Jane is a captivating character for whom one roots from the very beginning. But alongside the very charming story is a fascinating social history of shops, shop girls and small town business in the 1920s and 1930s.
As a the owner of a small business myself who went through many of the "could I?", "should I?", questions that Jane does, Jane's steps on the path of business ring very true. More fascinating than that to me was another family connection. This is not the first Hawley name on a business sign:
Mr J's paternal grandmother Hilda Hawley, who started life as a mill girl, was by middle age the owner of Hilda Hawley's gown shop in another Lancashire town in the 1930s.

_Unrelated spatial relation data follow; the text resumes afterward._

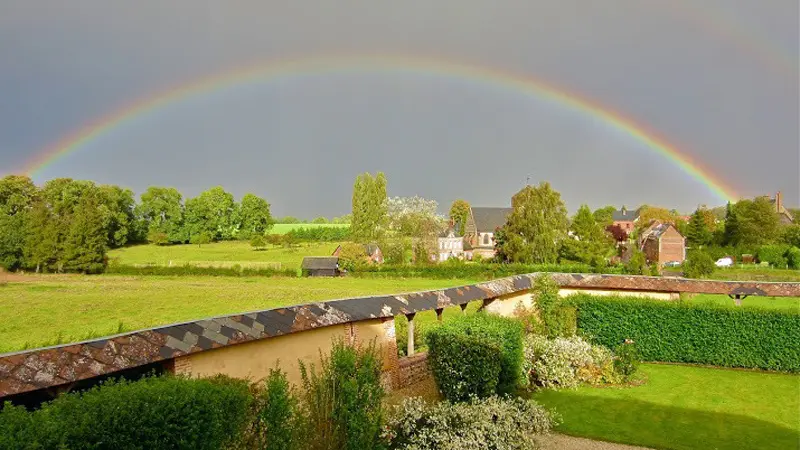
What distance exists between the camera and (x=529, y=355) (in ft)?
48.5

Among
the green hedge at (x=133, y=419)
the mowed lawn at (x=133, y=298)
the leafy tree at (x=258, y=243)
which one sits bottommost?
the mowed lawn at (x=133, y=298)

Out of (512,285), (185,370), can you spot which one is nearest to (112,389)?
(185,370)

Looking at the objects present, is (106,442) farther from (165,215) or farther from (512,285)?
(165,215)

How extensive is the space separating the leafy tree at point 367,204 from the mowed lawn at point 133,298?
29481 mm

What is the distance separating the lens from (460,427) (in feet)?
31.4

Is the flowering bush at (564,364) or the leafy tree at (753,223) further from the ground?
the leafy tree at (753,223)

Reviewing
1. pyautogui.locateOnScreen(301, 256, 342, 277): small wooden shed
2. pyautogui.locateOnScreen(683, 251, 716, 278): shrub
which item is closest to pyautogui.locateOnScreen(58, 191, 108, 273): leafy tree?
pyautogui.locateOnScreen(301, 256, 342, 277): small wooden shed

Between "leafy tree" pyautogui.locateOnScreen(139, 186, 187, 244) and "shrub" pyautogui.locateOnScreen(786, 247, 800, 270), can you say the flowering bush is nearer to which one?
"shrub" pyautogui.locateOnScreen(786, 247, 800, 270)

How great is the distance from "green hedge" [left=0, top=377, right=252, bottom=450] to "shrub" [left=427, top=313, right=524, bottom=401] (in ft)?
18.7

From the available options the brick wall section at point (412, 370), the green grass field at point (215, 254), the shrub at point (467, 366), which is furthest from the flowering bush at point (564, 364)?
the green grass field at point (215, 254)

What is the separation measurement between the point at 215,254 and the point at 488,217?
151 feet

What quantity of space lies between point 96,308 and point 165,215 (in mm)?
71090

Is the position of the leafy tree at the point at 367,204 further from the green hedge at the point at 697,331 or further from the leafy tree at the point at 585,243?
the green hedge at the point at 697,331

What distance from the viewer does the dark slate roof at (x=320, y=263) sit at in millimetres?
60375
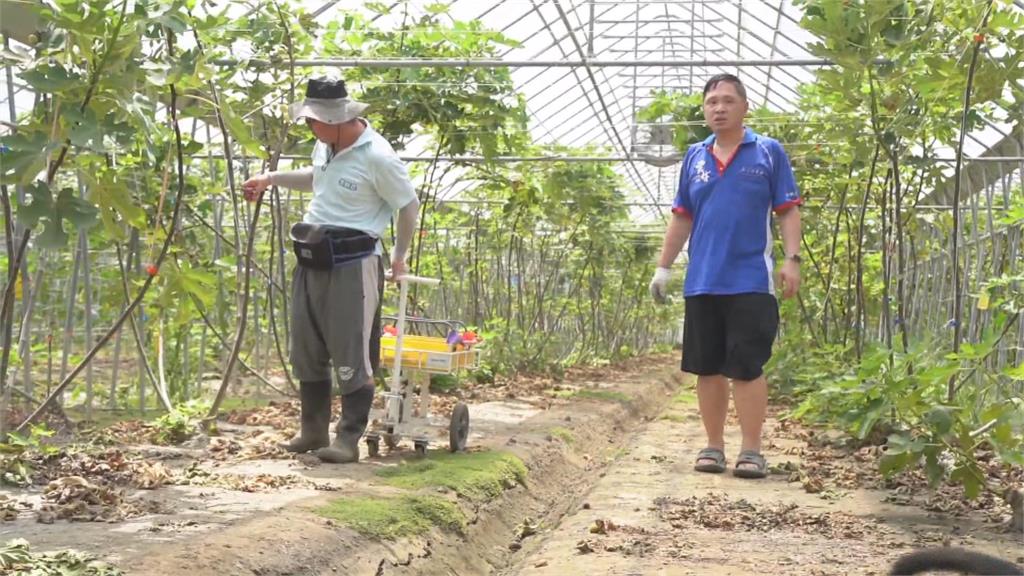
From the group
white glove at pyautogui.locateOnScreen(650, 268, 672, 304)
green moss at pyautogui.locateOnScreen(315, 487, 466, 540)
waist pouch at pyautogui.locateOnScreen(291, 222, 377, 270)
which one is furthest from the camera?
white glove at pyautogui.locateOnScreen(650, 268, 672, 304)

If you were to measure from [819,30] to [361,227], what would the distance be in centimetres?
229

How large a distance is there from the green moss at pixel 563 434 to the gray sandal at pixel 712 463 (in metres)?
1.95

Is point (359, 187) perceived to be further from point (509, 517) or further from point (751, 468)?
point (751, 468)

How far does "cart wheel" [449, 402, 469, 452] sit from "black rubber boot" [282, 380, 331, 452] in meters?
0.64

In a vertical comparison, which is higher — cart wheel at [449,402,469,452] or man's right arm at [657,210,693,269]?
man's right arm at [657,210,693,269]

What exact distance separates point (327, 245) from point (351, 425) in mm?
797

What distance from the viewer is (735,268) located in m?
5.89

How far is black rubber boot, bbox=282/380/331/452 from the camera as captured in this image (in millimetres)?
5820

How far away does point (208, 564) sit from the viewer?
329cm

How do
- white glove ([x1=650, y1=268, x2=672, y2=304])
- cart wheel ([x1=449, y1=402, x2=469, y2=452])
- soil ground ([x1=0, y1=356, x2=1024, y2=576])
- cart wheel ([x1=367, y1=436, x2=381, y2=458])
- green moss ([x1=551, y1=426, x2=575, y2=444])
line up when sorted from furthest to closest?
green moss ([x1=551, y1=426, x2=575, y2=444]) → cart wheel ([x1=449, y1=402, x2=469, y2=452]) → white glove ([x1=650, y1=268, x2=672, y2=304]) → cart wheel ([x1=367, y1=436, x2=381, y2=458]) → soil ground ([x1=0, y1=356, x2=1024, y2=576])

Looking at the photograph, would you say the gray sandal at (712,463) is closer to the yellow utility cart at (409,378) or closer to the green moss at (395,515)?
the yellow utility cart at (409,378)

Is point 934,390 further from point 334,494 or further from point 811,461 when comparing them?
point 334,494

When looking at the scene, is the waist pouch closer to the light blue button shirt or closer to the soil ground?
the light blue button shirt

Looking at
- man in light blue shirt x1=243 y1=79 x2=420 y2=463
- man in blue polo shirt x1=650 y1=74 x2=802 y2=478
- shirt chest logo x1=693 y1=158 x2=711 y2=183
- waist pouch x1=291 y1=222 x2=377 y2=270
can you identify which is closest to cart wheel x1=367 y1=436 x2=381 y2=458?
man in light blue shirt x1=243 y1=79 x2=420 y2=463
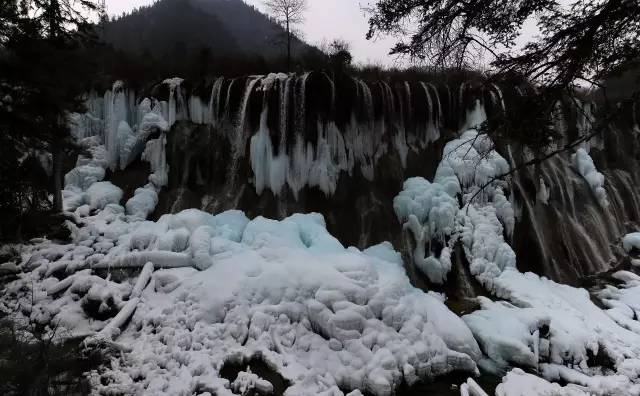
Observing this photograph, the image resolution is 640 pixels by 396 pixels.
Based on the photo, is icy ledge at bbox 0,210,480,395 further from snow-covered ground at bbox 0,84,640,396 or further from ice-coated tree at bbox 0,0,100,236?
ice-coated tree at bbox 0,0,100,236

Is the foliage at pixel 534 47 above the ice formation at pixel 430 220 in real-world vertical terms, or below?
above

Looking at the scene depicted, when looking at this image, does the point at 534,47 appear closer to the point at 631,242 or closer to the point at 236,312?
the point at 236,312

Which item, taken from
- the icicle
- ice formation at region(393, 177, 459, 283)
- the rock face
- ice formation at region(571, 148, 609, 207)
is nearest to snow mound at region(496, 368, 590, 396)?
ice formation at region(393, 177, 459, 283)

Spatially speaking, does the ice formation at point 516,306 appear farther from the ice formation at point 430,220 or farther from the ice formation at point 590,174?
the ice formation at point 590,174

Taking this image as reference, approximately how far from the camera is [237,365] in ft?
18.5

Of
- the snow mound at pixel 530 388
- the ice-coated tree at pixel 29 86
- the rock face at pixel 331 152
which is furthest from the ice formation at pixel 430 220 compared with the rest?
the ice-coated tree at pixel 29 86

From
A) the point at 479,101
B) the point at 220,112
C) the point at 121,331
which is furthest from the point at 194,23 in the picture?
the point at 121,331

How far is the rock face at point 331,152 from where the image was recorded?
10.2 meters

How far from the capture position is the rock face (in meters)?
10.2

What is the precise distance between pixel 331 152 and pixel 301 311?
5.47 metres

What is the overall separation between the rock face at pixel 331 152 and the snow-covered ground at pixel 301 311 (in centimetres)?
112

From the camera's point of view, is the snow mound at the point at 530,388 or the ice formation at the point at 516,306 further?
the ice formation at the point at 516,306

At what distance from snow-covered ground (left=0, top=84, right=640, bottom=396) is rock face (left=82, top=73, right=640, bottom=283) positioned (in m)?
1.12

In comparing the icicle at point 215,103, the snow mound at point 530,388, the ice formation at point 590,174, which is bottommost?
the snow mound at point 530,388
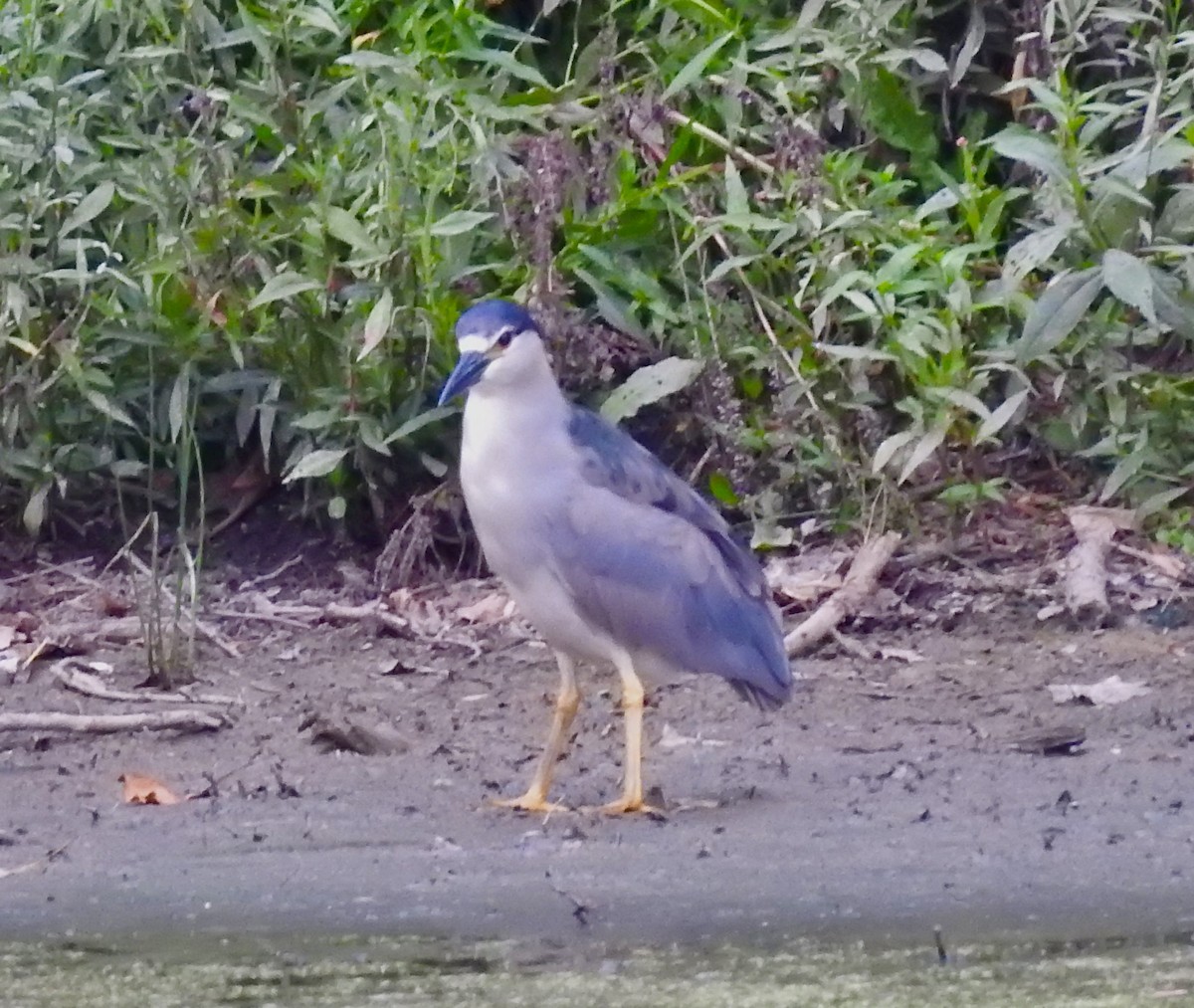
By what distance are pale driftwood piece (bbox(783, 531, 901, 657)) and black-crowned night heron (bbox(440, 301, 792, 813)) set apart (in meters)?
0.76

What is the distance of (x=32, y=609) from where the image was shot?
7062 millimetres

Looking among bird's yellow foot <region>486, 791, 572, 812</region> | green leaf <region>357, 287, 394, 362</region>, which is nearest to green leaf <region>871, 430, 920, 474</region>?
green leaf <region>357, 287, 394, 362</region>

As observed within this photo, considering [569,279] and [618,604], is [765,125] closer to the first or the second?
[569,279]

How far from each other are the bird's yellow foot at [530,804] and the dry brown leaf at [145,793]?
2.28 feet

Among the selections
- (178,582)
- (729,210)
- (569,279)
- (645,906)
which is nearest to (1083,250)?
(729,210)

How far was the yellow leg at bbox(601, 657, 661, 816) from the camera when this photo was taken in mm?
5262

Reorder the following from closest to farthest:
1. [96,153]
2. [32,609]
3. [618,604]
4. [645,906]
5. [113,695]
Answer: [645,906], [618,604], [113,695], [32,609], [96,153]

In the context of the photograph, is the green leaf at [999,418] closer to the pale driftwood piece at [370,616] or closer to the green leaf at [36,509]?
the pale driftwood piece at [370,616]

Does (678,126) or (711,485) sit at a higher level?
(678,126)

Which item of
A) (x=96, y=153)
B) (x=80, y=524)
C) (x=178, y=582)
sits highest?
(x=96, y=153)

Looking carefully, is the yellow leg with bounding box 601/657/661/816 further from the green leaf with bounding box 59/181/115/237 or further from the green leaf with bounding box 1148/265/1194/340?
the green leaf with bounding box 59/181/115/237

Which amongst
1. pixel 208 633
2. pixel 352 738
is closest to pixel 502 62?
pixel 208 633

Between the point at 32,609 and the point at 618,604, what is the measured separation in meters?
2.24

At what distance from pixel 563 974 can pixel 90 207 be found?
3.92 meters
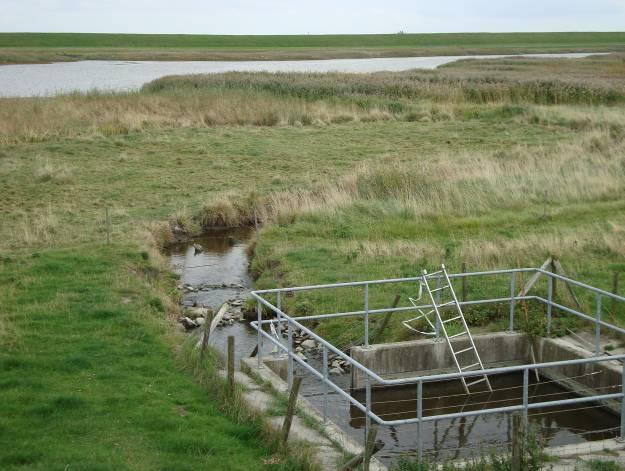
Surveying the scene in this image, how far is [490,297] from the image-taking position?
776 inches

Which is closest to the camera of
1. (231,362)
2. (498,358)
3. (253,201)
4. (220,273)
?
(231,362)

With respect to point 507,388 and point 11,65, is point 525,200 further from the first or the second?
point 11,65

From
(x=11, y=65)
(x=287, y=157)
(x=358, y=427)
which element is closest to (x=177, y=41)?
(x=11, y=65)

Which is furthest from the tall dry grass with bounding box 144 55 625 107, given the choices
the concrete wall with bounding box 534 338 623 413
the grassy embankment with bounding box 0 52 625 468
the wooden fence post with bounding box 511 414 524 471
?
the wooden fence post with bounding box 511 414 524 471

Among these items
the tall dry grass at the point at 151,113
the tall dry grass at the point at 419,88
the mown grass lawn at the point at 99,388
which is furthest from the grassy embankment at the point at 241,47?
the mown grass lawn at the point at 99,388

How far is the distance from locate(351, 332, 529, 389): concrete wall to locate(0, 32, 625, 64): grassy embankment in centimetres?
10411

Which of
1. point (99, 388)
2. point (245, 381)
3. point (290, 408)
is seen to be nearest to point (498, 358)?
point (245, 381)

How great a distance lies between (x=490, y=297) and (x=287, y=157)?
20.6 metres

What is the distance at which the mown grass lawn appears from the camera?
11906mm

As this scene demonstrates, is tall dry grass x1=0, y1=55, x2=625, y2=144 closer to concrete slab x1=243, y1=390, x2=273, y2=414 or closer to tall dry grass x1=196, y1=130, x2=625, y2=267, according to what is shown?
tall dry grass x1=196, y1=130, x2=625, y2=267

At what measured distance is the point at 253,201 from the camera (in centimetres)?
3047

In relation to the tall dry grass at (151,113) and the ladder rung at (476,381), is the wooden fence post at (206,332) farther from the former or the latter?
the tall dry grass at (151,113)

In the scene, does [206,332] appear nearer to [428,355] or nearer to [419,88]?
[428,355]

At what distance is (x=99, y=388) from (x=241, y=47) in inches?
6597
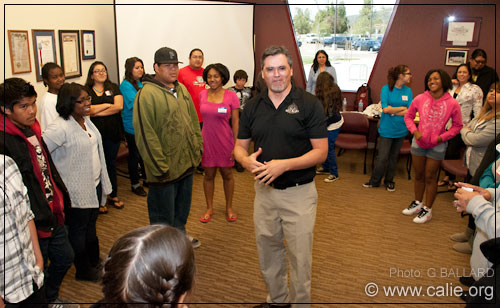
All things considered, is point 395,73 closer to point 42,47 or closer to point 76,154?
point 76,154

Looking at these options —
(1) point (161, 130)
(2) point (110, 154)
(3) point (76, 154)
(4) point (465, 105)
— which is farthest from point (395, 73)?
(3) point (76, 154)

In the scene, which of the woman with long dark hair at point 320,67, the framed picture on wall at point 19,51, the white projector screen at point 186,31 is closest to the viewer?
the framed picture on wall at point 19,51

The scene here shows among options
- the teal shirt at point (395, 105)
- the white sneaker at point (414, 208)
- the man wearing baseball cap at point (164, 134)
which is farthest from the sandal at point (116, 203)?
the teal shirt at point (395, 105)

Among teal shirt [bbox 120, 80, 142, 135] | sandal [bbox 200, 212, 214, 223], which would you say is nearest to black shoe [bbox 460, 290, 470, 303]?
sandal [bbox 200, 212, 214, 223]

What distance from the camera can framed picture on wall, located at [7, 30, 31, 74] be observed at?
3.93 metres

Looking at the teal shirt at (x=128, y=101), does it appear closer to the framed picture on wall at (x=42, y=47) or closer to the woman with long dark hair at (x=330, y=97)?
the framed picture on wall at (x=42, y=47)

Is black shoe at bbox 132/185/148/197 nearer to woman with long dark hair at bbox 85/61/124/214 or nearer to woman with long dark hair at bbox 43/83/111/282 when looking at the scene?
woman with long dark hair at bbox 85/61/124/214

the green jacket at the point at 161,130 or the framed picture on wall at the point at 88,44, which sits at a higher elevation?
the framed picture on wall at the point at 88,44

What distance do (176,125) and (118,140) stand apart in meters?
1.70

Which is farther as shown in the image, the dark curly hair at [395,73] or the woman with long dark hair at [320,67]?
the woman with long dark hair at [320,67]

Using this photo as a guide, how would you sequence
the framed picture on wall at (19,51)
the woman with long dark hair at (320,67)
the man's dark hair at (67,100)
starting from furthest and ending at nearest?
the woman with long dark hair at (320,67) → the framed picture on wall at (19,51) → the man's dark hair at (67,100)

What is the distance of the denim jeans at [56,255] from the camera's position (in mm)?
2328

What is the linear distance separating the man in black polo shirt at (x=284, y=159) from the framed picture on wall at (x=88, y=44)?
3.63 meters

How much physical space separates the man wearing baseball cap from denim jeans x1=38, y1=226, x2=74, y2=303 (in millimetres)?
744
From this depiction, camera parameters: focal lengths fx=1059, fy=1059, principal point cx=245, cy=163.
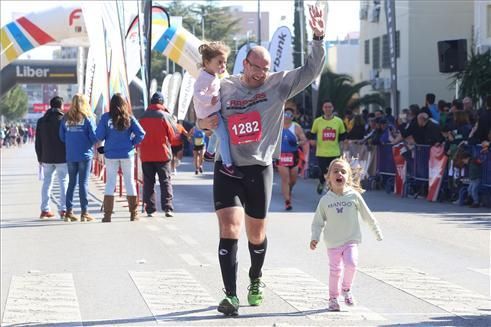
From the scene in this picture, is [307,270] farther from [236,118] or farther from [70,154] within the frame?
[70,154]

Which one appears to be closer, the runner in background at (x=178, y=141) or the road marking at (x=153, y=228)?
the road marking at (x=153, y=228)

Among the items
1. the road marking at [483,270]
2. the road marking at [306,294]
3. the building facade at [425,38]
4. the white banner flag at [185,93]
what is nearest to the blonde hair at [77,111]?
the road marking at [306,294]

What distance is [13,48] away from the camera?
30484 millimetres

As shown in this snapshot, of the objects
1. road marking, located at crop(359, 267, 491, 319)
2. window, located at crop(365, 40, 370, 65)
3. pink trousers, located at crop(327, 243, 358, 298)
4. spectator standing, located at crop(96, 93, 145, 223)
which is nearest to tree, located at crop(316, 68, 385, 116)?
window, located at crop(365, 40, 370, 65)

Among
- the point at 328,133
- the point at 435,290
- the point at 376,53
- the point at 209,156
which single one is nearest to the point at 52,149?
the point at 328,133

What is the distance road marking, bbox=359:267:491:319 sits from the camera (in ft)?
26.5

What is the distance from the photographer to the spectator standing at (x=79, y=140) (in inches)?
622

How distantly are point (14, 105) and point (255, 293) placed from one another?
11921cm

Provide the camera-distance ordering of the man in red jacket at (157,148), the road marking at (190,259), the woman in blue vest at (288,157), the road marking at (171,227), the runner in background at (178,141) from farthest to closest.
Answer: the woman in blue vest at (288,157)
the runner in background at (178,141)
the man in red jacket at (157,148)
the road marking at (171,227)
the road marking at (190,259)

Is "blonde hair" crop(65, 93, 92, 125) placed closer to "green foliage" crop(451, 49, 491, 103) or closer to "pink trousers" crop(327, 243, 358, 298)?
"pink trousers" crop(327, 243, 358, 298)

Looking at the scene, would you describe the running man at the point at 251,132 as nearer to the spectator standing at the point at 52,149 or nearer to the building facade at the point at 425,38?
the spectator standing at the point at 52,149

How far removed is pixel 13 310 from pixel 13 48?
22.9 m

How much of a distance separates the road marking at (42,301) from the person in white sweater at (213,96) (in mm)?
1628

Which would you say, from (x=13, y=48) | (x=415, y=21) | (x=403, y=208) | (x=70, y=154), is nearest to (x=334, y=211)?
(x=70, y=154)
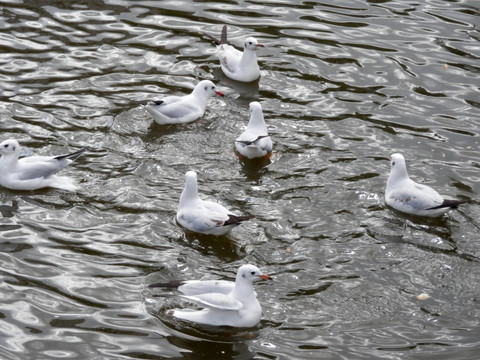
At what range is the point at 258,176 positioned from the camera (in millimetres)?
12164

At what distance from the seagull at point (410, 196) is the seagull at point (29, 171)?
3.91m

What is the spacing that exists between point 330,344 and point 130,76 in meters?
6.82

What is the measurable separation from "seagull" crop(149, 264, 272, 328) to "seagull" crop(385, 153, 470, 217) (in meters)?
2.71

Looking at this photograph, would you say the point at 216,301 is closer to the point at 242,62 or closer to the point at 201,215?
the point at 201,215

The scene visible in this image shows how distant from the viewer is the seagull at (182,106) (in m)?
13.1

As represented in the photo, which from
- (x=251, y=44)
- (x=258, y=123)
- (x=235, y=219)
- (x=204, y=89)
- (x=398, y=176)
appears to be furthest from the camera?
(x=251, y=44)

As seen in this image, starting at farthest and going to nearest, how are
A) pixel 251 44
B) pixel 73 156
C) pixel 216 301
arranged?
pixel 251 44, pixel 73 156, pixel 216 301

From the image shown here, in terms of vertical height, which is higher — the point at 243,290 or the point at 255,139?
the point at 255,139

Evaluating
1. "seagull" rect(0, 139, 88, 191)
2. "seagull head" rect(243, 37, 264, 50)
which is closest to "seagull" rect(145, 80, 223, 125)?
"seagull head" rect(243, 37, 264, 50)

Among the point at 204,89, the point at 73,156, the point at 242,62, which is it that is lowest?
the point at 73,156

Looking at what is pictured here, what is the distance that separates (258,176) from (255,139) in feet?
1.61

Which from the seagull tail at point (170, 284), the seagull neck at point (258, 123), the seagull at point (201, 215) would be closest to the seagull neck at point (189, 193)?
the seagull at point (201, 215)

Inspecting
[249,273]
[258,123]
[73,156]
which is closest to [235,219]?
[249,273]

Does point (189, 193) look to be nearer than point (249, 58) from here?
Yes
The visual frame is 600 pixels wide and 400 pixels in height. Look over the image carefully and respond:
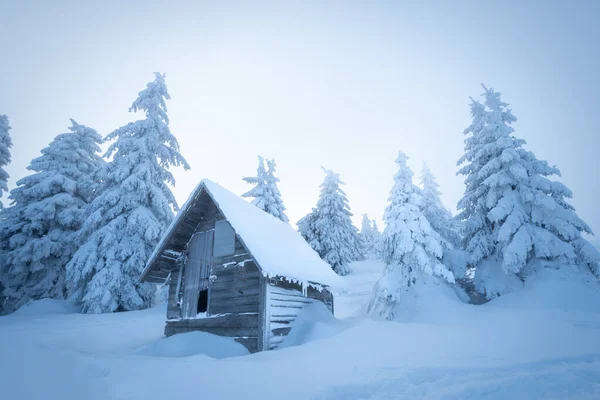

There are many parallels between Jane's story and Hilda's. Just as Jane acquired Lily and other characters that she comes to feel responsible for, so Hilda's shop gathered an interesting group of ladies that my husband grew up knowing as 'aunties' and for whom the family exercised some responsibility for for many years. Hilda's daughter-in-law was still doing the weekly shop for one of these elderly ladies when I joined the Hawley family in the early 90s.
For both the fictional Jane and the real life Hilda beginning, and then building to success, a business in a man's world was no mean feat. Especially when, as Jane discovers when she dares to venture to the Hospital Ball, the social pecking order of the early 20th century was so strongly marshalled by ladies like Mrs Greenwood, the mill owner's wife in High Wages. Hilda too clearly felt this we know, as she was quick to join social and business organisations that gave her social standing.
But back in her youth I wonder if Hilda, like Jane, took the train to Manchester and looked at the dressed windows of Kendals and dreamed ...
Whipple's novel then contains both story and history and in both senses the characterisation (Whipple's strength, I think) shines through, bathing the whole in an enticing light. At one point Jane is so taken with a 'lovely glow' of a window dressing that it, 'makes you feel luxurious and extravagant. As if you could spend all your money and never care'. Whipple takes sateen and alpaca and bathes the whole in such a glow, making you buy the lot. It is a funny book too: the scene where a shabby-genteel companion to Mrs Greenwood, anxious to make a good tea at Mrs Greenwood's expense, misses out on a second hot scone and a sandwich by accidentally revealing the assignations of Sylvia Greenwood and the curate, is worth the book price alone. This is my second Whipple novel and I continue to be charmed.
BTW: Jane Brocket has written some town guides, one of which is for Preston, and is available as a free download on her blog from January 19th.